Task data →
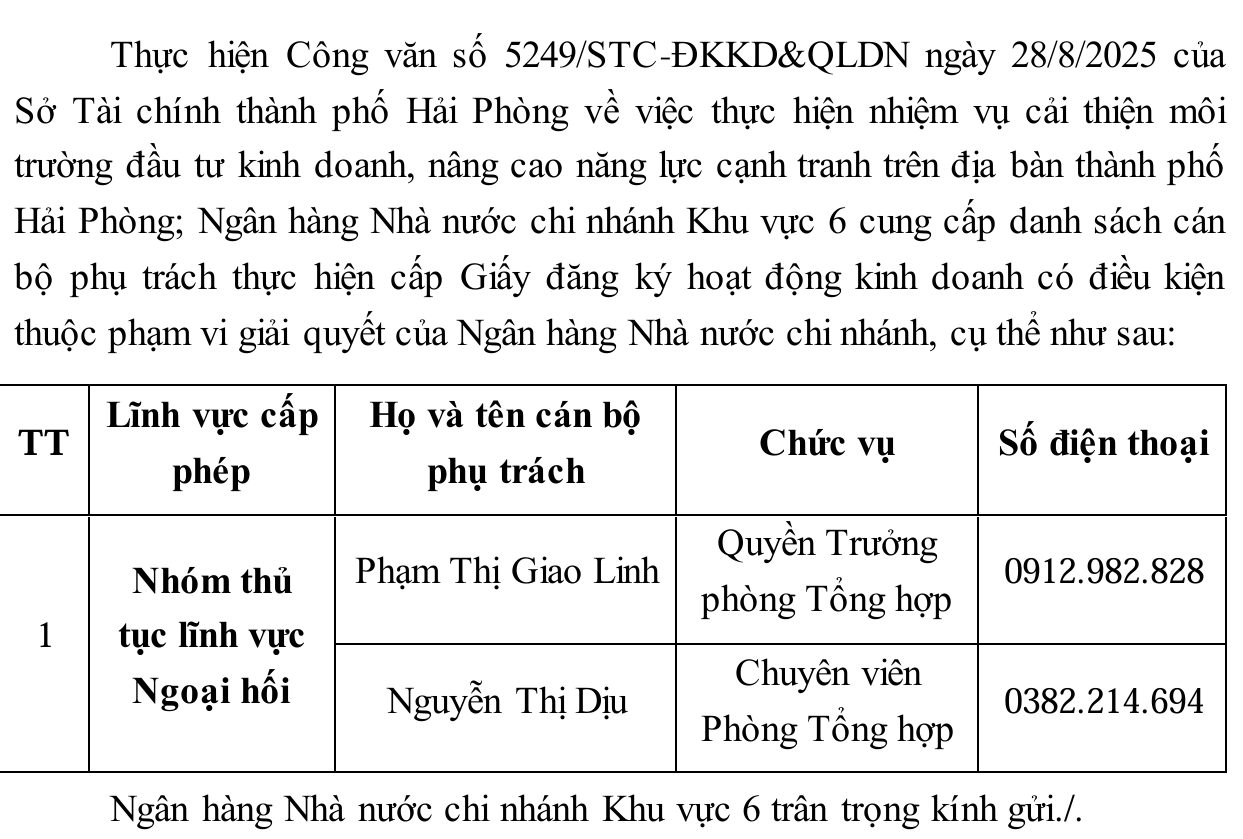 Thực hiện Công văn số 5249/STC-ĐKKD&QLDN ngày 28/8/2025 của Sở Tài chính thành phố Hải Phòng về việc thực hiện nhiệm vụ cải thiện môi trường đầu tư kinh doanh, nâng cao năng lực cạnh tranh trên địa bàn thành phố Hải Phòng; Ngân hàng Nhà nước chi nhánh Khu vực 6 cung cấp danh sách cán bộ phụ trách thực hiện cấp Giấy đăng ký hoạt động kinh doanh có điều kiện thuộc phạm vi giải quyết của Ngân hàng Nhà nước chi nhánh, cụ thể như sau:

| TT | Lĩnh vực cấp phép | Họ và tên cán bộ phụ trách | Chức vụ | Số điện thoại |
|---|---|---|---|---|
| 1 | Nhóm thủ tục lĩnh vực Ngoại hối | Phạm Thị Giao Linh | Quyền Trưởng phòng Tổng hợp | 0912.982.828 |
| | | Nguyễn Thị Dịu | Chuyên viên Phòng Tổng hợp | 0382.214.694 |

Ngân hàng Nhà nước chi nhánh Khu vực 6 trân trọng kính gửi./.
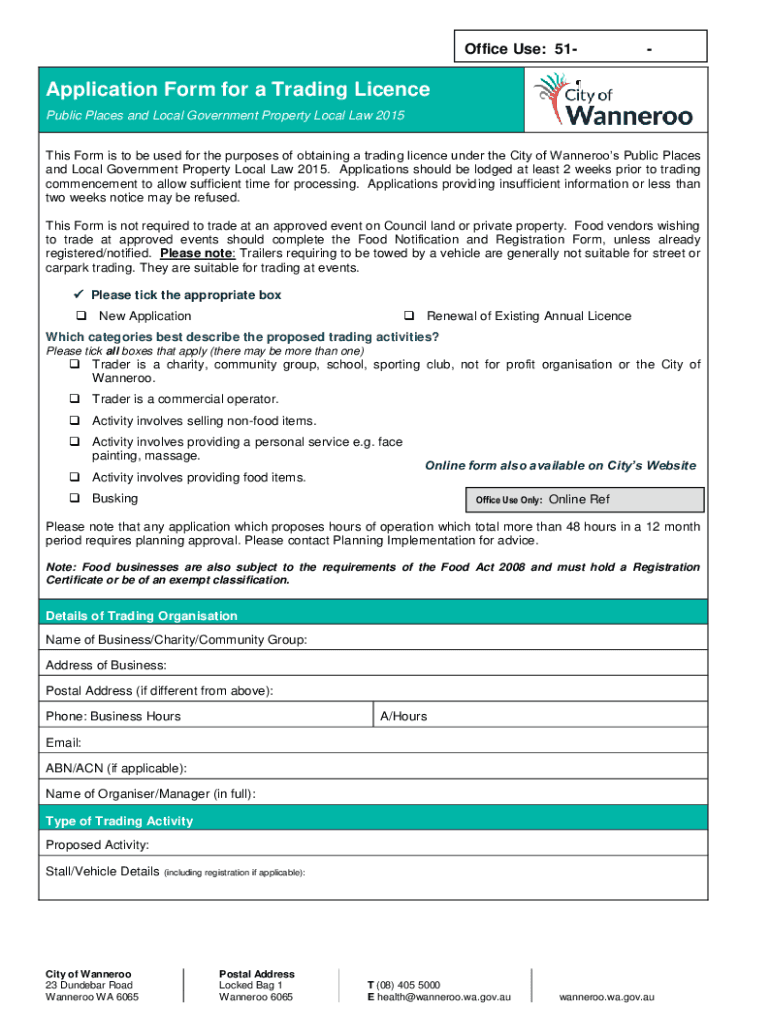 Office Use: 51- -

Application Form for a Trading Licence

Public Places and Local Government Property Local Law 2015

City of Wanneroo

This Form is to be used for the purposes of obtaining a trading licence under the City of Wanneroo's Public Places and Local Government Property Local Law 2015. Applications should be lodged at least 2 weeks prior to trading commencement to allow sufficient time for processing. Applications providing insufficient information or less than two weeks notice may be refused.

This Form is not required to trade at an approved event on Council land or private property. Food vendors wishing to trade at approved events should complete the Food Notification and Registration Form, unless already registered/notified. Please note: Trailers requiring to be towed by a vehicle are generally not suitable for street or carpark trading. They are suitable for trading at events.

✓ Please tick the appropriate box

❑ New Application ❑ Renewal of Existing Annual Licence

Which categories best describe the proposed trading activities?

Please tick all boxes that apply (there may be more than one)

❑ Trader is a charity, community group, school, sporting club, not for profit organisation or the City of Wanneroo.

❑ Trader is a commercial operator.

❑ Activity involves selling non-food items.

❑ Activity involves providing a personal service e.g. face painting, massage.

❑ Activity involves providing food items.

❑ Busking

Online form also available on City's Website

Office Use Only: Online Ref

Please note that any application which proposes hours of operation which total more than 48 hours in a 12 month period requires planning approval. Please contact Planning Implementation for advice.

Note: Food businesses are also subject to the requirements of the Food Act 2008 and must hold a Registration Certificate or be of an exempt classification.

Details of Trading Organisation

Name of Business/Charity/Community Group:

Address of Business:

Postal Address (if different from above):

| Phone: Business Hours | A/Hours |
|---|---|

Email:

ABN/ACN (if applicable):

Name of Organiser/Manager (in full):

Type of Trading Activity

Proposed Activity:

Stall/Vehicle Details (including registration if applicable):

City of Wanneroo
23 Dundebar Road
Wanneroo WA 6065

Postal Address
Locked Bag 1
Wanneroo 6065

T (08) 405 5000
E health@wanneroo.wa.gov.au

wanneroo.wa.gov.au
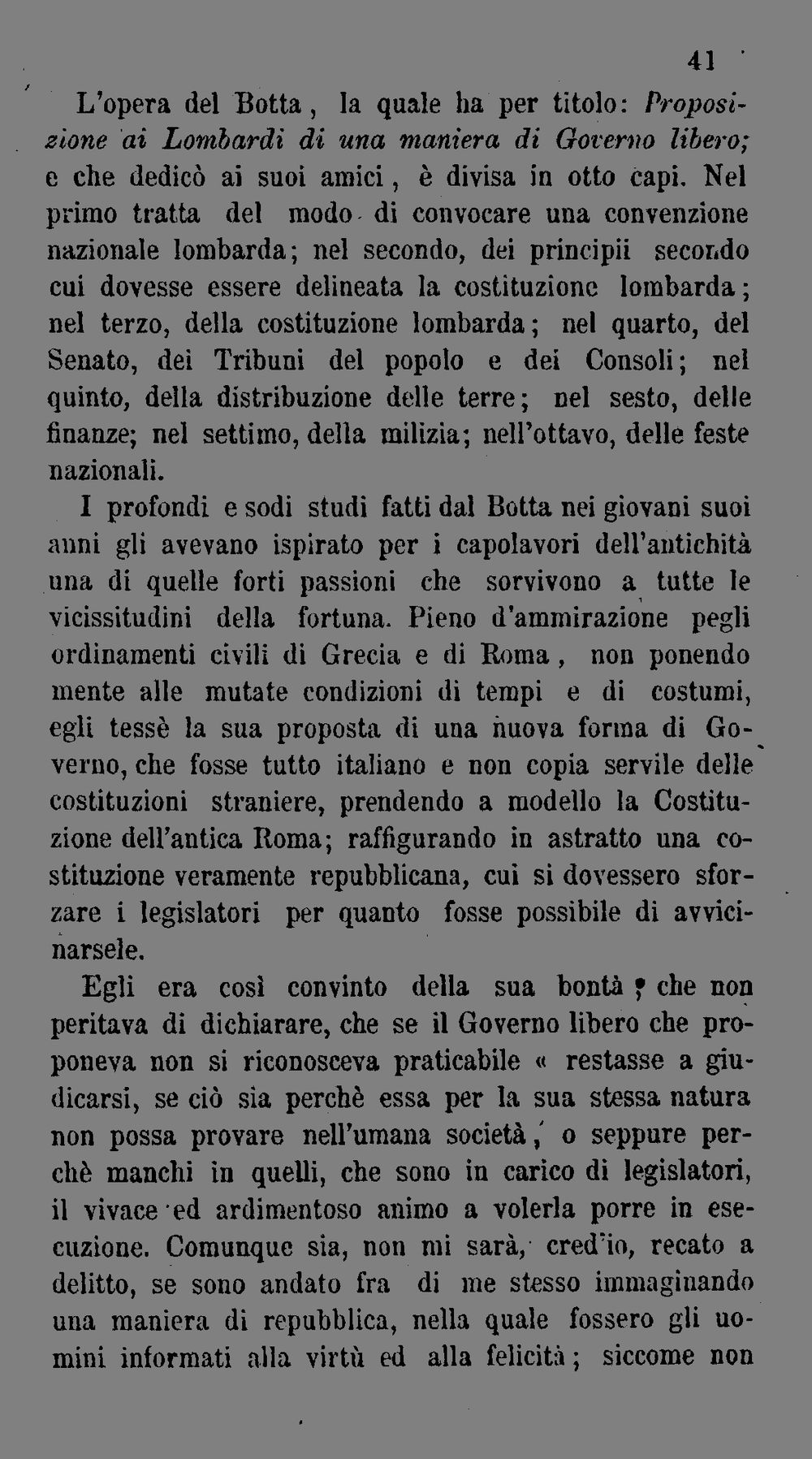 41

L'opera del Botta, la quale ha per titolo: Proposizione ai Lombardi di una maniera di Governo libero; e che dedicò ai suoi amici, è divisa in otto capi. Nel primo tratta del modo di convocare una convenzione nazionale lombarda; nel secondo, dei principii secondo cui dovesse essere delineata la costituzione lombarda; nel terzo, della costituzione lombarda; nel quarto, del Senato, dei Tribuni del popolo e dei Consoli; nel quinto, della distribuzione delle terre; nel sesto, delle finanze; nel settimo, della milizia; nell'ottavo, delle feste nazionali.

I profondi e sodi studi fatti dal Botta nei giovani suoi anni gli avevano ispirato per i capolavori dell'antichità una di quelle forti passioni che sorvivono a tutte le vicissitudini della fortuna. Pieno d'ammirazione pegli ordinamenti civili di Grecia e di Roma, non ponendo mente alle mutate condizioni di tempi e di costumi, egli tessè la sua proposta di una nuova forma di Governo, che fosse tutto italiano e non copia servile delle costituzioni straniere, prendendo a modello la Costituzione dell'antica Roma; raffigurando in astratto una costituzione veramente repubblicana, cui si dovessero sforzare i legislatori per quanto fosse possibile di avvicinarsele.

Egli era così convinto della sua bontà, che non peritava di dichiarare, che se il Governo libero che proponeva non si riconosceva praticabile « restasse a giudicarsi, se ciò sia perchè essa per la sua stessa natura non possa provare nell'umana società, o seppure perchè manchi in quelli, che sono in carico di legislatori, il vivace ed ardimentoso animo a volerla porre in esecuzione. Comunque sia, non mi sarà, cred'io, recato a delitto, se sono andato fra di me stesso immaginando una maniera di repubblica, nella quale fossero gli uomini informati alla virtù ed alla felicità; siccome non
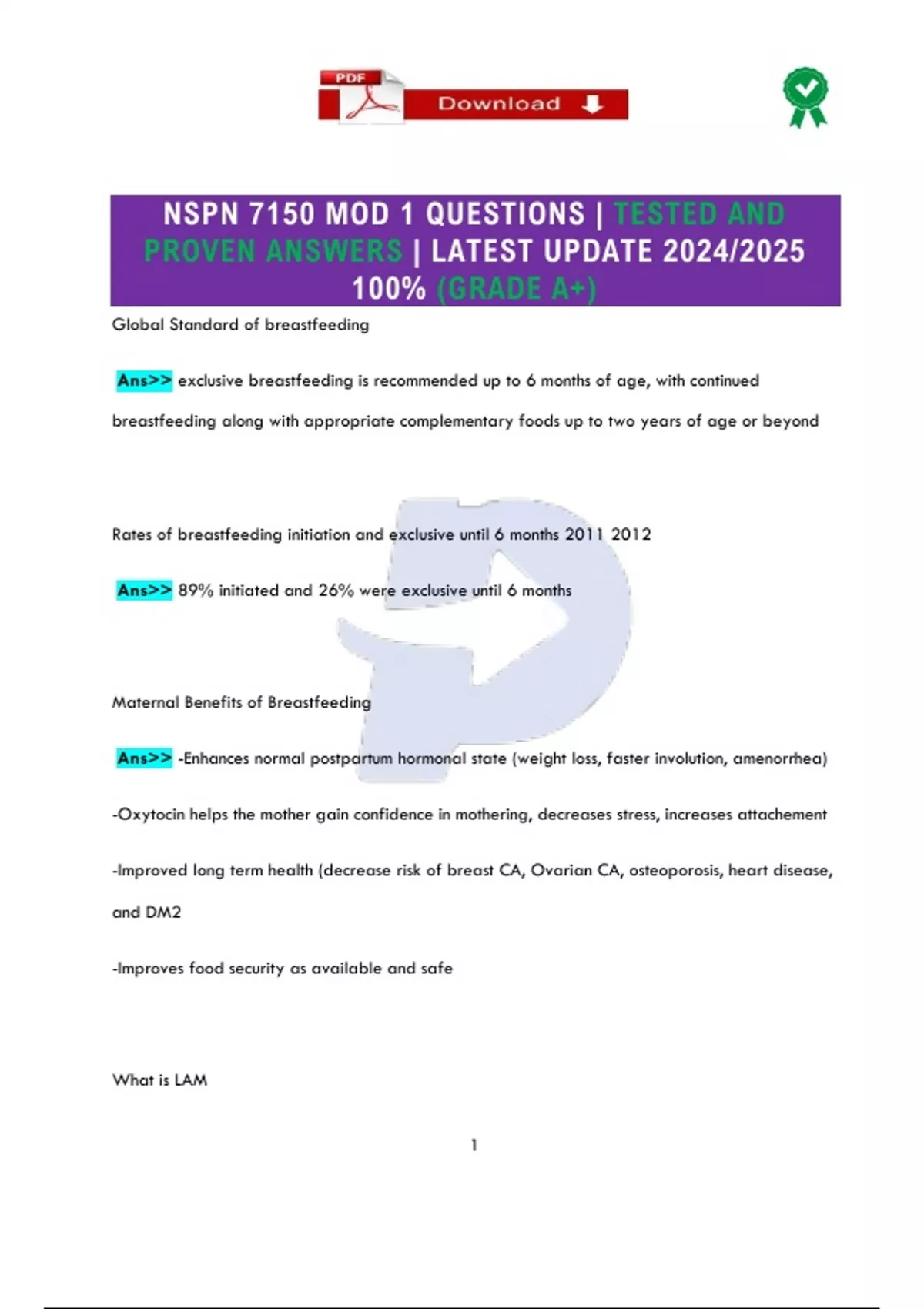 PDF Download

NSPN 7150 MOD 1 QUESTIONS | TESTED AND PROVEN ANSWERS | LATEST UPDATE 2024/2025 100% (GRADE A+)

Global Standard of breastfeeding

Ans>> exclusive breastfeeding is recommended up to 6 months of age, with continued breastfeeding along with appropriate complementary foods up to two years of age or beyond

Rates of breastfeeding initiation and exclusive until 6 months 2011 2012

Ans>> 89% initiated and 26% were exclusive until 6 months

Maternal Benefits of Breastfeeding

Ans>> -Enhances normal postpartum hormonal state (weight loss, faster involution, amenorrhea)

-Oxytocin helps the mother gain confidence in mothering, decreases stress, increases attachement

-Improved long term health (decrease risk of breast CA, Ovarian CA, osteoporosis, heart disease, and DM2

-Improves food security as available and safe

What is LAM

1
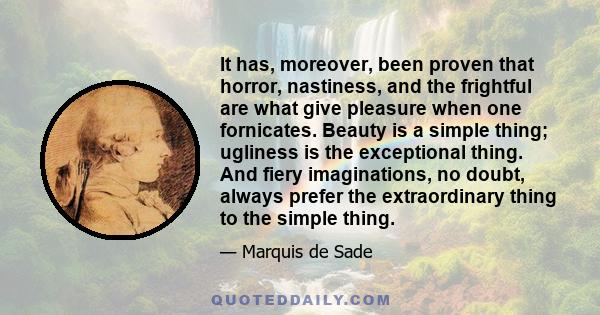 It has, moreover, been proven that horror, nastiness, and the frightful are what give pleasure when one fornicates. Beauty is a simple thing; ugliness is the exceptional thing. And fiery imaginations, no doubt, always prefer the extraordinary thing to the simple thing.

— Marquis de Sade

QUOTEDDAILY.COM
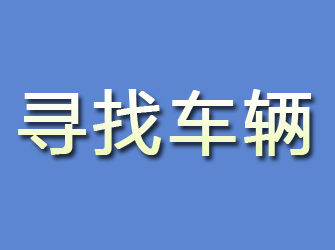 寻找车辆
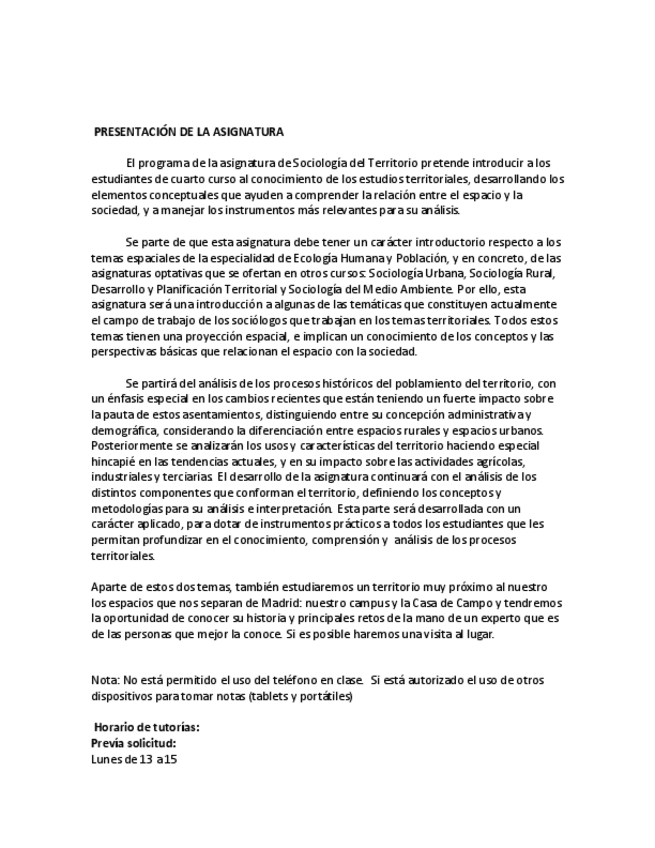 PRESENTACIÓN DE LA ASIGNATURA

El programa de la asignatura de Sociología del Territorio pretende introducir a los estudiantes de cuarto curso al conocimiento de los estudios territoriales, desarrollando los elementos conceptuales que ayuden a comprender la relación entre el espacio y la sociedad, y a manejar los instrumentos más relevantes para su análisis.

Se parte de que esta asignatura debe tener un carácter introductorio respecto a los temas espaciales de la especialidad de Ecología Humana y Población, y en concreto, de las asignaturas optativas que se ofertan en otros cursos: Sociología Urbana, Sociología Rural, Desarrollo y Planificación Territorial y Sociología del Medio Ambiente. Por ello, esta asignatura será una introducción a algunas de las temáticas que constituyen actualmente el campo de trabajo de los sociólogos que trabajan en los temas territoriales. Todos estos temas tienen una proyección espacial, e implican un conocimiento de los conceptos y las perspectivas básicas que relacionan el espacio con la sociedad.

Se partirá del análisis de los procesos históricos del poblamiento del territorio, con un énfasis especial en los cambios recientes que están teniendo un fuerte impacto sobre la pauta de estos asentamientos, distinguiendo entre su concepción administrativa y demográfica, considerando la diferenciación entre espacios rurales y espacios urbanos. Posteriormente se analizarán los usos y características del territorio haciendo especial hincapié en las tendencias actuales, y en su impacto sobre las actividades agrícolas, industriales y terciarias. El desarrollo de la asignatura continuará con el análisis de los distintos componentes que conforman el territorio, definiendo los conceptos y metodologías para su análisis e interpretación. Esta parte será desarrollada con un carácter aplicado, para dotar de instrumentos prácticos a todos los estudiantes que les permitan profundizar en el conocimiento, comprensión y análisis de los procesos territoriales.

Aparte de estos dos temas, también estudiaremos un territorio muy próximo al nuestro los espacios que nos separan de Madrid: nuestro campus y la Casa de Campo y tendremos la oportunidad de conocer su historia y principales retos de la mano de un experto que es de las personas que mejor la conoce. Si es posible haremos una visita al lugar.

Nota: No está permitido el uso del teléfono en clase. Si está autorizado el uso de otros dispositivos para tomar notas (tablets y portátiles)

Horario de tutorías:
Previa solicitud:
Lunes de 13 a15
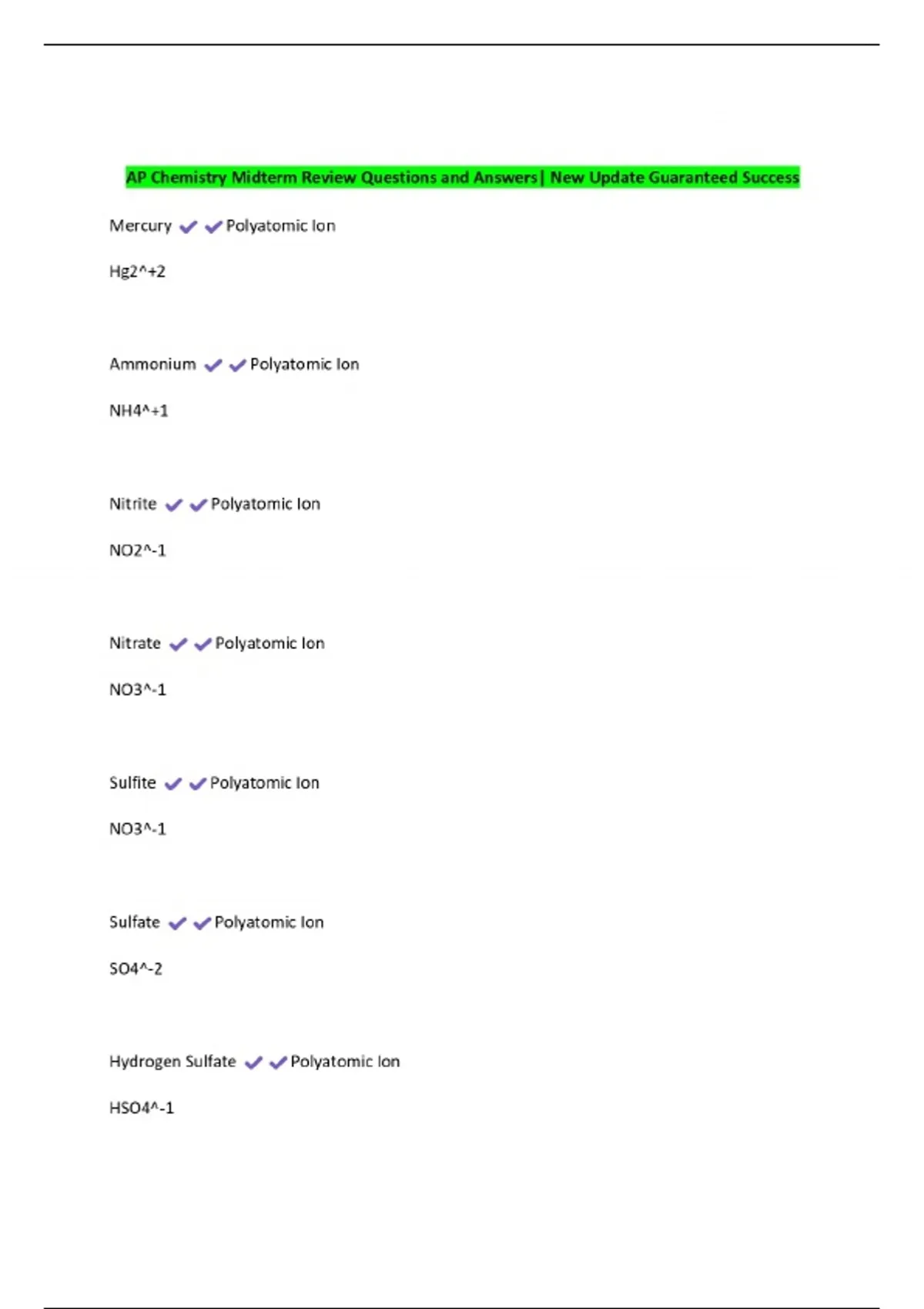 AP Chemistry Midterm Review Questions and Answers| New Update Guaranteed Success

Mercury ✔✔Polyatomic Ion

Hg2^+2

Ammonium ✔✔Polyatomic Ion

NH4^+1

Nitrite ✔✔Polyatomic Ion

NO2^-1

Nitrate ✔✔Polyatomic Ion

NO3^-1

Sulfite ✔✔Polyatomic Ion

NO3^-1

Sulfate ✔✔Polyatomic Ion

SO4^-2

Hydrogen Sulfate ✔✔Polyatomic Ion

HSO4^-1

What the task asks →
When you reach the line that has "Rates of breastfeeding" in the data above, start repeating lines exactly, and stop after the line that has "El programa de"; pictures stay out.

Answer to the problem →
Rates of breastfeeding initiation and exclusive until 6 months 2011 2012

Ans>> 89% initiated and 26% were exclusive until 6 months

Maternal Benefits of Breastfeeding

Ans>> -Enhances normal postpartum hormonal state (weight loss, faster involution, amenorrhea)

-Oxytocin helps the mother gain confidence in mothering, decreases stress, increases attachement

-Improved long term health (decrease risk of breast CA, Ovarian CA, osteoporosis, heart disease, and DM2

-Improves food security as available and safe

What is LAM

1
 It has, moreover, been proven that horror, nastiness, and the frightful are what give pleasure when one fornicates. Beauty is a simple thing; ugliness is the exceptional thing. And fiery imaginations, no doubt, always prefer the extraordinary thing to the simple thing.

— Marquis de Sade

QUOTEDDAILY.COM
 寻找车辆
 PRESENTACIÓN DE LA ASIGNATURA

El programa de la asignatura de Sociología del Territorio pretende introducir a los estudiantes de cuarto curso al conocimiento de los estudios territoriales, desarrollando los elementos conceptuales que ayuden a comprender la relación entre el espacio y la sociedad, y a manejar los instrumentos más relevantes para su análisis.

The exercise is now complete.